Sunday, July 22, 2012

Three Clerics

Our congregation enjoyed listening to a visiting priest this morning. I happened to attend the "family-friendly" service where she told a story of three clerics:
One who believed that only ones who would get into heaven were those who followed the ancient traditions;
One who believed that only ones who would get into heaven were those who followed the ways of the mega-churches; and 
One who believed that only ones who would get into heaven were those who follow their hearts, respect one another and do the right thing.
The three were friends and often met for conversation, but their meetings always ended in arguments and anger. Despite that they continued to meet throughout their lives.

Ultimately, all three died and found themselves on the threshold of Heaven, where they were met by St. Pete (no relation that I know of ;-). St. Pete welcomed the three.
To the first he said, "Welcome! You may sit with those, over there, who also assiduously followed the ancient traditions." 
To the second he said, "Welcome! You may sit with those, over there, who also assiduously followed the practices of the mega-churches." 
To the third he said, "Welcome! Feel free to wander among the groups and go anywhere you want.
Our visiting priest wrapped the story by describing the third cleric's stroll around Heaven. He found that others strolling around included the saints and Jesus. She pointed out that the genesis of this story dates back to the Roman occupation of Israel. She ended with a description of what she observed at General Convention, that The Episcopal Church had taken a step in the direction of respecting one another.

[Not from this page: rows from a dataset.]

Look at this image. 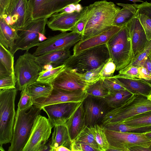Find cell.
<instances>
[{
	"mask_svg": "<svg viewBox=\"0 0 151 151\" xmlns=\"http://www.w3.org/2000/svg\"><path fill=\"white\" fill-rule=\"evenodd\" d=\"M71 151H98L95 148L88 145L72 142Z\"/></svg>",
	"mask_w": 151,
	"mask_h": 151,
	"instance_id": "45",
	"label": "cell"
},
{
	"mask_svg": "<svg viewBox=\"0 0 151 151\" xmlns=\"http://www.w3.org/2000/svg\"><path fill=\"white\" fill-rule=\"evenodd\" d=\"M36 56L26 51L18 58L14 66L17 88L22 91L37 81L41 68L35 61Z\"/></svg>",
	"mask_w": 151,
	"mask_h": 151,
	"instance_id": "8",
	"label": "cell"
},
{
	"mask_svg": "<svg viewBox=\"0 0 151 151\" xmlns=\"http://www.w3.org/2000/svg\"><path fill=\"white\" fill-rule=\"evenodd\" d=\"M65 125L67 128L72 142L86 126L82 101Z\"/></svg>",
	"mask_w": 151,
	"mask_h": 151,
	"instance_id": "22",
	"label": "cell"
},
{
	"mask_svg": "<svg viewBox=\"0 0 151 151\" xmlns=\"http://www.w3.org/2000/svg\"><path fill=\"white\" fill-rule=\"evenodd\" d=\"M82 36L73 31L62 32L40 42L33 54L37 56L57 50L69 49L81 40Z\"/></svg>",
	"mask_w": 151,
	"mask_h": 151,
	"instance_id": "11",
	"label": "cell"
},
{
	"mask_svg": "<svg viewBox=\"0 0 151 151\" xmlns=\"http://www.w3.org/2000/svg\"><path fill=\"white\" fill-rule=\"evenodd\" d=\"M105 130L109 145L107 151H130L135 147L151 146V138L145 133L121 132L105 128Z\"/></svg>",
	"mask_w": 151,
	"mask_h": 151,
	"instance_id": "7",
	"label": "cell"
},
{
	"mask_svg": "<svg viewBox=\"0 0 151 151\" xmlns=\"http://www.w3.org/2000/svg\"><path fill=\"white\" fill-rule=\"evenodd\" d=\"M10 0H0V15L4 13Z\"/></svg>",
	"mask_w": 151,
	"mask_h": 151,
	"instance_id": "50",
	"label": "cell"
},
{
	"mask_svg": "<svg viewBox=\"0 0 151 151\" xmlns=\"http://www.w3.org/2000/svg\"><path fill=\"white\" fill-rule=\"evenodd\" d=\"M51 145L53 151L60 146H65L71 150L72 141L66 126L64 124L54 127L53 132L50 139Z\"/></svg>",
	"mask_w": 151,
	"mask_h": 151,
	"instance_id": "24",
	"label": "cell"
},
{
	"mask_svg": "<svg viewBox=\"0 0 151 151\" xmlns=\"http://www.w3.org/2000/svg\"><path fill=\"white\" fill-rule=\"evenodd\" d=\"M45 35L41 33L39 34V40L40 42L43 41L47 39Z\"/></svg>",
	"mask_w": 151,
	"mask_h": 151,
	"instance_id": "53",
	"label": "cell"
},
{
	"mask_svg": "<svg viewBox=\"0 0 151 151\" xmlns=\"http://www.w3.org/2000/svg\"><path fill=\"white\" fill-rule=\"evenodd\" d=\"M116 4L122 7L118 12L113 26L123 27L135 17L137 9L134 4L117 3Z\"/></svg>",
	"mask_w": 151,
	"mask_h": 151,
	"instance_id": "26",
	"label": "cell"
},
{
	"mask_svg": "<svg viewBox=\"0 0 151 151\" xmlns=\"http://www.w3.org/2000/svg\"><path fill=\"white\" fill-rule=\"evenodd\" d=\"M82 0H28L32 20L48 19L67 6Z\"/></svg>",
	"mask_w": 151,
	"mask_h": 151,
	"instance_id": "14",
	"label": "cell"
},
{
	"mask_svg": "<svg viewBox=\"0 0 151 151\" xmlns=\"http://www.w3.org/2000/svg\"><path fill=\"white\" fill-rule=\"evenodd\" d=\"M51 84L53 88L69 91L85 90L88 85L80 73L65 66Z\"/></svg>",
	"mask_w": 151,
	"mask_h": 151,
	"instance_id": "18",
	"label": "cell"
},
{
	"mask_svg": "<svg viewBox=\"0 0 151 151\" xmlns=\"http://www.w3.org/2000/svg\"><path fill=\"white\" fill-rule=\"evenodd\" d=\"M151 110V100L145 96L133 94L118 107L108 112L101 124L105 126L120 124L135 116Z\"/></svg>",
	"mask_w": 151,
	"mask_h": 151,
	"instance_id": "2",
	"label": "cell"
},
{
	"mask_svg": "<svg viewBox=\"0 0 151 151\" xmlns=\"http://www.w3.org/2000/svg\"><path fill=\"white\" fill-rule=\"evenodd\" d=\"M134 4L138 13L144 14L151 18V2L146 1L140 4Z\"/></svg>",
	"mask_w": 151,
	"mask_h": 151,
	"instance_id": "44",
	"label": "cell"
},
{
	"mask_svg": "<svg viewBox=\"0 0 151 151\" xmlns=\"http://www.w3.org/2000/svg\"><path fill=\"white\" fill-rule=\"evenodd\" d=\"M139 67V66L134 65L126 66L119 70L118 75L114 76L116 78H140Z\"/></svg>",
	"mask_w": 151,
	"mask_h": 151,
	"instance_id": "37",
	"label": "cell"
},
{
	"mask_svg": "<svg viewBox=\"0 0 151 151\" xmlns=\"http://www.w3.org/2000/svg\"><path fill=\"white\" fill-rule=\"evenodd\" d=\"M83 7L79 3L71 4L67 6L58 12L70 13L76 11H81Z\"/></svg>",
	"mask_w": 151,
	"mask_h": 151,
	"instance_id": "47",
	"label": "cell"
},
{
	"mask_svg": "<svg viewBox=\"0 0 151 151\" xmlns=\"http://www.w3.org/2000/svg\"><path fill=\"white\" fill-rule=\"evenodd\" d=\"M148 70L150 76L151 75V55H149L144 62L142 66Z\"/></svg>",
	"mask_w": 151,
	"mask_h": 151,
	"instance_id": "49",
	"label": "cell"
},
{
	"mask_svg": "<svg viewBox=\"0 0 151 151\" xmlns=\"http://www.w3.org/2000/svg\"><path fill=\"white\" fill-rule=\"evenodd\" d=\"M120 124L137 126L151 124V110L135 116Z\"/></svg>",
	"mask_w": 151,
	"mask_h": 151,
	"instance_id": "35",
	"label": "cell"
},
{
	"mask_svg": "<svg viewBox=\"0 0 151 151\" xmlns=\"http://www.w3.org/2000/svg\"><path fill=\"white\" fill-rule=\"evenodd\" d=\"M72 142L89 145L99 151L91 127L85 126L76 138Z\"/></svg>",
	"mask_w": 151,
	"mask_h": 151,
	"instance_id": "32",
	"label": "cell"
},
{
	"mask_svg": "<svg viewBox=\"0 0 151 151\" xmlns=\"http://www.w3.org/2000/svg\"><path fill=\"white\" fill-rule=\"evenodd\" d=\"M133 94L127 90L111 91L105 99L109 106L113 109L121 105Z\"/></svg>",
	"mask_w": 151,
	"mask_h": 151,
	"instance_id": "28",
	"label": "cell"
},
{
	"mask_svg": "<svg viewBox=\"0 0 151 151\" xmlns=\"http://www.w3.org/2000/svg\"><path fill=\"white\" fill-rule=\"evenodd\" d=\"M70 151L71 150L67 147L63 146H59L56 148L55 150V151Z\"/></svg>",
	"mask_w": 151,
	"mask_h": 151,
	"instance_id": "52",
	"label": "cell"
},
{
	"mask_svg": "<svg viewBox=\"0 0 151 151\" xmlns=\"http://www.w3.org/2000/svg\"><path fill=\"white\" fill-rule=\"evenodd\" d=\"M110 58L119 71L130 64L134 57L130 35L126 26L113 35L106 44Z\"/></svg>",
	"mask_w": 151,
	"mask_h": 151,
	"instance_id": "6",
	"label": "cell"
},
{
	"mask_svg": "<svg viewBox=\"0 0 151 151\" xmlns=\"http://www.w3.org/2000/svg\"><path fill=\"white\" fill-rule=\"evenodd\" d=\"M16 80L14 74L0 78V90L15 88Z\"/></svg>",
	"mask_w": 151,
	"mask_h": 151,
	"instance_id": "42",
	"label": "cell"
},
{
	"mask_svg": "<svg viewBox=\"0 0 151 151\" xmlns=\"http://www.w3.org/2000/svg\"><path fill=\"white\" fill-rule=\"evenodd\" d=\"M48 19L32 20L18 31V37L13 47L9 50L14 55L19 50L28 51L31 48L40 44L39 34L45 35V26Z\"/></svg>",
	"mask_w": 151,
	"mask_h": 151,
	"instance_id": "9",
	"label": "cell"
},
{
	"mask_svg": "<svg viewBox=\"0 0 151 151\" xmlns=\"http://www.w3.org/2000/svg\"><path fill=\"white\" fill-rule=\"evenodd\" d=\"M116 78L127 90L133 94L147 96L151 92V83L145 79Z\"/></svg>",
	"mask_w": 151,
	"mask_h": 151,
	"instance_id": "23",
	"label": "cell"
},
{
	"mask_svg": "<svg viewBox=\"0 0 151 151\" xmlns=\"http://www.w3.org/2000/svg\"><path fill=\"white\" fill-rule=\"evenodd\" d=\"M146 135L151 138V132L145 133Z\"/></svg>",
	"mask_w": 151,
	"mask_h": 151,
	"instance_id": "55",
	"label": "cell"
},
{
	"mask_svg": "<svg viewBox=\"0 0 151 151\" xmlns=\"http://www.w3.org/2000/svg\"><path fill=\"white\" fill-rule=\"evenodd\" d=\"M88 20L82 41L111 28L120 8L106 0L97 1L87 6Z\"/></svg>",
	"mask_w": 151,
	"mask_h": 151,
	"instance_id": "1",
	"label": "cell"
},
{
	"mask_svg": "<svg viewBox=\"0 0 151 151\" xmlns=\"http://www.w3.org/2000/svg\"><path fill=\"white\" fill-rule=\"evenodd\" d=\"M103 78L105 86L109 91L127 90L117 78L114 76Z\"/></svg>",
	"mask_w": 151,
	"mask_h": 151,
	"instance_id": "40",
	"label": "cell"
},
{
	"mask_svg": "<svg viewBox=\"0 0 151 151\" xmlns=\"http://www.w3.org/2000/svg\"><path fill=\"white\" fill-rule=\"evenodd\" d=\"M65 66L64 64L49 70H42L39 73L37 81L51 84Z\"/></svg>",
	"mask_w": 151,
	"mask_h": 151,
	"instance_id": "34",
	"label": "cell"
},
{
	"mask_svg": "<svg viewBox=\"0 0 151 151\" xmlns=\"http://www.w3.org/2000/svg\"><path fill=\"white\" fill-rule=\"evenodd\" d=\"M87 20V13L86 15L77 22L73 31L82 35L84 32Z\"/></svg>",
	"mask_w": 151,
	"mask_h": 151,
	"instance_id": "46",
	"label": "cell"
},
{
	"mask_svg": "<svg viewBox=\"0 0 151 151\" xmlns=\"http://www.w3.org/2000/svg\"><path fill=\"white\" fill-rule=\"evenodd\" d=\"M87 9V6H86L80 11L70 13H56L49 18L47 25L53 31H72L77 22L86 15Z\"/></svg>",
	"mask_w": 151,
	"mask_h": 151,
	"instance_id": "15",
	"label": "cell"
},
{
	"mask_svg": "<svg viewBox=\"0 0 151 151\" xmlns=\"http://www.w3.org/2000/svg\"><path fill=\"white\" fill-rule=\"evenodd\" d=\"M14 55L0 44V65L10 74H14Z\"/></svg>",
	"mask_w": 151,
	"mask_h": 151,
	"instance_id": "33",
	"label": "cell"
},
{
	"mask_svg": "<svg viewBox=\"0 0 151 151\" xmlns=\"http://www.w3.org/2000/svg\"><path fill=\"white\" fill-rule=\"evenodd\" d=\"M42 109L41 107L33 105L28 109H17L8 151H22L29 139L35 120Z\"/></svg>",
	"mask_w": 151,
	"mask_h": 151,
	"instance_id": "5",
	"label": "cell"
},
{
	"mask_svg": "<svg viewBox=\"0 0 151 151\" xmlns=\"http://www.w3.org/2000/svg\"><path fill=\"white\" fill-rule=\"evenodd\" d=\"M131 1H132L134 3V4H136V2H143L144 1L141 0H128Z\"/></svg>",
	"mask_w": 151,
	"mask_h": 151,
	"instance_id": "54",
	"label": "cell"
},
{
	"mask_svg": "<svg viewBox=\"0 0 151 151\" xmlns=\"http://www.w3.org/2000/svg\"><path fill=\"white\" fill-rule=\"evenodd\" d=\"M21 91L20 98L17 105V109L19 110L29 109L33 105V100L27 91V88Z\"/></svg>",
	"mask_w": 151,
	"mask_h": 151,
	"instance_id": "39",
	"label": "cell"
},
{
	"mask_svg": "<svg viewBox=\"0 0 151 151\" xmlns=\"http://www.w3.org/2000/svg\"><path fill=\"white\" fill-rule=\"evenodd\" d=\"M135 16L139 19L145 31L147 40H151V18L143 14L138 13L137 11Z\"/></svg>",
	"mask_w": 151,
	"mask_h": 151,
	"instance_id": "41",
	"label": "cell"
},
{
	"mask_svg": "<svg viewBox=\"0 0 151 151\" xmlns=\"http://www.w3.org/2000/svg\"><path fill=\"white\" fill-rule=\"evenodd\" d=\"M104 64H103L99 67L87 71L86 72L80 73L82 79L88 84L93 83L101 78L100 72Z\"/></svg>",
	"mask_w": 151,
	"mask_h": 151,
	"instance_id": "36",
	"label": "cell"
},
{
	"mask_svg": "<svg viewBox=\"0 0 151 151\" xmlns=\"http://www.w3.org/2000/svg\"><path fill=\"white\" fill-rule=\"evenodd\" d=\"M139 72L140 78L143 79L148 81L150 80V76L146 68L143 66H139Z\"/></svg>",
	"mask_w": 151,
	"mask_h": 151,
	"instance_id": "48",
	"label": "cell"
},
{
	"mask_svg": "<svg viewBox=\"0 0 151 151\" xmlns=\"http://www.w3.org/2000/svg\"><path fill=\"white\" fill-rule=\"evenodd\" d=\"M70 55L69 49H64L36 56L35 61L42 69L48 64L54 68L64 64Z\"/></svg>",
	"mask_w": 151,
	"mask_h": 151,
	"instance_id": "21",
	"label": "cell"
},
{
	"mask_svg": "<svg viewBox=\"0 0 151 151\" xmlns=\"http://www.w3.org/2000/svg\"><path fill=\"white\" fill-rule=\"evenodd\" d=\"M82 102L86 126L101 124L105 115L112 109L104 98L88 94Z\"/></svg>",
	"mask_w": 151,
	"mask_h": 151,
	"instance_id": "13",
	"label": "cell"
},
{
	"mask_svg": "<svg viewBox=\"0 0 151 151\" xmlns=\"http://www.w3.org/2000/svg\"><path fill=\"white\" fill-rule=\"evenodd\" d=\"M0 18L18 31L32 21L28 0H10Z\"/></svg>",
	"mask_w": 151,
	"mask_h": 151,
	"instance_id": "10",
	"label": "cell"
},
{
	"mask_svg": "<svg viewBox=\"0 0 151 151\" xmlns=\"http://www.w3.org/2000/svg\"><path fill=\"white\" fill-rule=\"evenodd\" d=\"M131 38L134 57L149 42L144 29L136 16L126 25Z\"/></svg>",
	"mask_w": 151,
	"mask_h": 151,
	"instance_id": "19",
	"label": "cell"
},
{
	"mask_svg": "<svg viewBox=\"0 0 151 151\" xmlns=\"http://www.w3.org/2000/svg\"><path fill=\"white\" fill-rule=\"evenodd\" d=\"M110 58L106 44L82 50L71 55L64 64L82 74L105 64Z\"/></svg>",
	"mask_w": 151,
	"mask_h": 151,
	"instance_id": "3",
	"label": "cell"
},
{
	"mask_svg": "<svg viewBox=\"0 0 151 151\" xmlns=\"http://www.w3.org/2000/svg\"><path fill=\"white\" fill-rule=\"evenodd\" d=\"M116 70V65L112 59L110 58L103 67L100 75L102 78L112 77Z\"/></svg>",
	"mask_w": 151,
	"mask_h": 151,
	"instance_id": "43",
	"label": "cell"
},
{
	"mask_svg": "<svg viewBox=\"0 0 151 151\" xmlns=\"http://www.w3.org/2000/svg\"><path fill=\"white\" fill-rule=\"evenodd\" d=\"M53 127L48 119L40 114L38 115L22 151H40L47 142Z\"/></svg>",
	"mask_w": 151,
	"mask_h": 151,
	"instance_id": "12",
	"label": "cell"
},
{
	"mask_svg": "<svg viewBox=\"0 0 151 151\" xmlns=\"http://www.w3.org/2000/svg\"><path fill=\"white\" fill-rule=\"evenodd\" d=\"M33 101L39 98L47 97L53 89L51 84L36 81L27 88Z\"/></svg>",
	"mask_w": 151,
	"mask_h": 151,
	"instance_id": "27",
	"label": "cell"
},
{
	"mask_svg": "<svg viewBox=\"0 0 151 151\" xmlns=\"http://www.w3.org/2000/svg\"><path fill=\"white\" fill-rule=\"evenodd\" d=\"M18 37L17 30L0 18V44L10 50L13 47Z\"/></svg>",
	"mask_w": 151,
	"mask_h": 151,
	"instance_id": "25",
	"label": "cell"
},
{
	"mask_svg": "<svg viewBox=\"0 0 151 151\" xmlns=\"http://www.w3.org/2000/svg\"><path fill=\"white\" fill-rule=\"evenodd\" d=\"M16 88L0 90V149L3 145L10 143L13 135L16 113L15 101Z\"/></svg>",
	"mask_w": 151,
	"mask_h": 151,
	"instance_id": "4",
	"label": "cell"
},
{
	"mask_svg": "<svg viewBox=\"0 0 151 151\" xmlns=\"http://www.w3.org/2000/svg\"><path fill=\"white\" fill-rule=\"evenodd\" d=\"M151 50V40L149 41L144 48L134 58L132 63L127 66L134 65L142 66L145 60L149 55Z\"/></svg>",
	"mask_w": 151,
	"mask_h": 151,
	"instance_id": "38",
	"label": "cell"
},
{
	"mask_svg": "<svg viewBox=\"0 0 151 151\" xmlns=\"http://www.w3.org/2000/svg\"><path fill=\"white\" fill-rule=\"evenodd\" d=\"M85 91L88 95L104 98L107 96L110 92L105 86L102 78L93 83L88 84Z\"/></svg>",
	"mask_w": 151,
	"mask_h": 151,
	"instance_id": "30",
	"label": "cell"
},
{
	"mask_svg": "<svg viewBox=\"0 0 151 151\" xmlns=\"http://www.w3.org/2000/svg\"><path fill=\"white\" fill-rule=\"evenodd\" d=\"M149 81L151 83V75L150 76V80Z\"/></svg>",
	"mask_w": 151,
	"mask_h": 151,
	"instance_id": "57",
	"label": "cell"
},
{
	"mask_svg": "<svg viewBox=\"0 0 151 151\" xmlns=\"http://www.w3.org/2000/svg\"><path fill=\"white\" fill-rule=\"evenodd\" d=\"M82 102L57 103L41 108L47 114L53 127L56 125H65Z\"/></svg>",
	"mask_w": 151,
	"mask_h": 151,
	"instance_id": "17",
	"label": "cell"
},
{
	"mask_svg": "<svg viewBox=\"0 0 151 151\" xmlns=\"http://www.w3.org/2000/svg\"><path fill=\"white\" fill-rule=\"evenodd\" d=\"M147 97L148 99L151 100V92Z\"/></svg>",
	"mask_w": 151,
	"mask_h": 151,
	"instance_id": "56",
	"label": "cell"
},
{
	"mask_svg": "<svg viewBox=\"0 0 151 151\" xmlns=\"http://www.w3.org/2000/svg\"><path fill=\"white\" fill-rule=\"evenodd\" d=\"M41 151H53L52 147L51 145L50 139H49L48 142L41 149Z\"/></svg>",
	"mask_w": 151,
	"mask_h": 151,
	"instance_id": "51",
	"label": "cell"
},
{
	"mask_svg": "<svg viewBox=\"0 0 151 151\" xmlns=\"http://www.w3.org/2000/svg\"><path fill=\"white\" fill-rule=\"evenodd\" d=\"M122 27L113 26L111 28L101 33L79 42L74 47L73 54L88 48L106 44L112 37Z\"/></svg>",
	"mask_w": 151,
	"mask_h": 151,
	"instance_id": "20",
	"label": "cell"
},
{
	"mask_svg": "<svg viewBox=\"0 0 151 151\" xmlns=\"http://www.w3.org/2000/svg\"><path fill=\"white\" fill-rule=\"evenodd\" d=\"M104 127L108 129L121 132L147 133L151 132V124L133 126L124 124H115Z\"/></svg>",
	"mask_w": 151,
	"mask_h": 151,
	"instance_id": "29",
	"label": "cell"
},
{
	"mask_svg": "<svg viewBox=\"0 0 151 151\" xmlns=\"http://www.w3.org/2000/svg\"><path fill=\"white\" fill-rule=\"evenodd\" d=\"M91 127L99 151H107L109 148V145L104 126L101 124H96Z\"/></svg>",
	"mask_w": 151,
	"mask_h": 151,
	"instance_id": "31",
	"label": "cell"
},
{
	"mask_svg": "<svg viewBox=\"0 0 151 151\" xmlns=\"http://www.w3.org/2000/svg\"><path fill=\"white\" fill-rule=\"evenodd\" d=\"M149 55H151V50H150V52Z\"/></svg>",
	"mask_w": 151,
	"mask_h": 151,
	"instance_id": "58",
	"label": "cell"
},
{
	"mask_svg": "<svg viewBox=\"0 0 151 151\" xmlns=\"http://www.w3.org/2000/svg\"><path fill=\"white\" fill-rule=\"evenodd\" d=\"M87 95L85 90L69 91L53 87L47 97L35 100L33 102V105L42 107L59 103L82 102Z\"/></svg>",
	"mask_w": 151,
	"mask_h": 151,
	"instance_id": "16",
	"label": "cell"
}]
</instances>
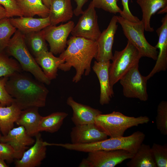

FWIW. I thought it was interesting and might be to y'all.

Peace,

Pete

BTW, You might be interested in reading the blog by Immediate Past President of the House of Deputies of the General Convention of The Episcopal Church, Bonnie Anderson [holy mackerel, what a title], here.

Tuesday, July 17, 2012

Separate But (un) Equal – Still


At one point General Convention, 2012, Resolution A049, "The Witnessing and Blessing of a Lifelong Covenant, Liturgical Resources for Blessing Same-Sex Relationships" had the phrase "same-sex" deleted. I successfully fought for that deletion in committee meetings. The House of Bishops put it back in. The House of Deputies accepted the amendment – primarily, I guess, because we did have a blessing rite for same sex relationships. I even spoke in favor of passage in the House of Deputies. But...


Why do we need, still, to deny some of our brothers and sisters total and complete access to all the rites of our church? Why is there a need for a "Resources for Blessing Same-Sex Relationships?" Why can't we have "Resources for Blessing All Committed, Long Term Relationships" ... period. Better yet, why can't we, The Episcopal Church, have a marriage rite that is open to all couples willing to declare their commitment to each other – regardless of the way members of that couple express their sexuality?

The General Convention, 2012, did take some (other) big strides. The Convention adopted an amendment to the Canons of The Episcopal Church (D002 & D019) to include, in leadership positions and among aspirants for ordination, those among us who express or identify their gender differently from their physiological sex. People who fall into this category are referred to as trans-gender. Because I am just learning about the members of this category, I feel a need to tread gently, so I will leave it to others to elaborate. Suffice it to say, it is a significant step in the inclusion of all in our great church.

I came to my current understanding of inclusiveness late in life. My background is conservative, high church. Sexuality was, for me, an either-or thing. One was either female or male (nothing in between). God, the Father was masculine. Christ was masculine. The Holy Ghost (yes Ghost) was masculine. Men ran the church. Only males were permitted to be acolytes. That was the way it was. That was the way it was supposed to be.

As a consequence of being asked to present a couples' communication workshop at a church where there were a number of same-sex couples (some who, potentially, might attend), I had to confront my bigotry. I wrestled with my fears, prejudices, inaccurate understandings.... Hard! Long! Toss-and-turn nights.

I guess God must have sprayed WD40 on the rusty hinges of my mind and an epiphany occurred. Slowly (way too slowly and way too late) I realized that God's human creatures all (all) contain the image of Christ; that one's understanding of one's gender is just one point on a wide spectrum; and that we all (me, too) must "respect the dignity of every human being."

I have to admit that I am – still – uncomfortable in some situations. I sometimes want to ease that discomfort by reverting to my "them/us" mentality; to exclude those who make me feel uncomfortable. I have to work at overcoming that feeling of discomfort. I give thanks for those who are tolerant and understanding of my discomfort.

Although I am (shall we say) past my prime, I will continue to fight for the rights of all couples to have both the legal protections and Episcopal Church recognition of their marriages no matter what their gender. And I will continue to fight for full inclusion of all in all aspects of our great church. I invite you to join me.

And... I often refer to God as "she." So there!